Chocolate Gingerbread Yule Log
Heat oven to 180°C/354°F.
Line a flat baking tray with parchment.
Whisk your eggs and sugar together for about 5 minutes until they are thick and moussey. When you lift your whisk and drag the mixture along the surface of your mousse, the ribbon should hold it’s shape for 3 seconds.
Sift in your flour, cocoa powder, ginger, cloves, cinnamon and baking powder, then fold to combine.
Gently pour your mixture into the tin and bake for 10-12 minutes.
Leave to cool briefly, then tip onto a kitchen towel and roll up whilst still warm. Leave to cool in it’s rolled up shape.

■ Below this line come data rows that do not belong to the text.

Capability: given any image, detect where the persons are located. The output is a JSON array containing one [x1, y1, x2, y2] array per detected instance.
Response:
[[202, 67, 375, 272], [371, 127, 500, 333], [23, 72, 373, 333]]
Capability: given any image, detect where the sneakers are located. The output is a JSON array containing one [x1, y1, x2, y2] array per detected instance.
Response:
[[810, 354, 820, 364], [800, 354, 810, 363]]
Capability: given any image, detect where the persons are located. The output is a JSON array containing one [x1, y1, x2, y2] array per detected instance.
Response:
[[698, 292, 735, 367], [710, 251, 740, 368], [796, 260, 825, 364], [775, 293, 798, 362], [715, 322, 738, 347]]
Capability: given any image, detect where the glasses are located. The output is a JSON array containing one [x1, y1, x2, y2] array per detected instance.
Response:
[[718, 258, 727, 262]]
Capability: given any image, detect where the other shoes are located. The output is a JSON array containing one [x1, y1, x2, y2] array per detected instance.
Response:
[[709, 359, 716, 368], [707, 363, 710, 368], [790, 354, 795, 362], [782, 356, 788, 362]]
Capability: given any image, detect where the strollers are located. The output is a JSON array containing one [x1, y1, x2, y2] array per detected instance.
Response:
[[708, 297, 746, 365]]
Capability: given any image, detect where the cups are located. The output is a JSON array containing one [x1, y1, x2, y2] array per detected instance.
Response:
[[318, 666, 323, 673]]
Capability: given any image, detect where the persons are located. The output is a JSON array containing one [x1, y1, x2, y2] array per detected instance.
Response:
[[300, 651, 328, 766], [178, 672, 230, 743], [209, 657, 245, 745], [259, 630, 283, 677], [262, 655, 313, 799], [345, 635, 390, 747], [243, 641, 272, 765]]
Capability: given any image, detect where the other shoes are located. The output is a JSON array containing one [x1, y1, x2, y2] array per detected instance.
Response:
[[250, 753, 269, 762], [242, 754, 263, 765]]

Whilst your cake cools, mix your icing. Combine your Dr. Oetker Vanilla Buttercream with your Dr. Oetker Caramel Flavour, ginger, cloves and 1 tsp of your cinnamon until your have smooth icing.
Combine your remaining cocoa powder, sugar and your remaining cinnamon in a bowl.
Carefully unroll the sponge, then spread with half the icing.
Carefully roll up your roll again and cut a diagonal slice about a third of the way up the roll. Reattach with icing to look like a branch, then spread with your remaining icing. Sprinkle with your spiced sugar, then top with holly and serve!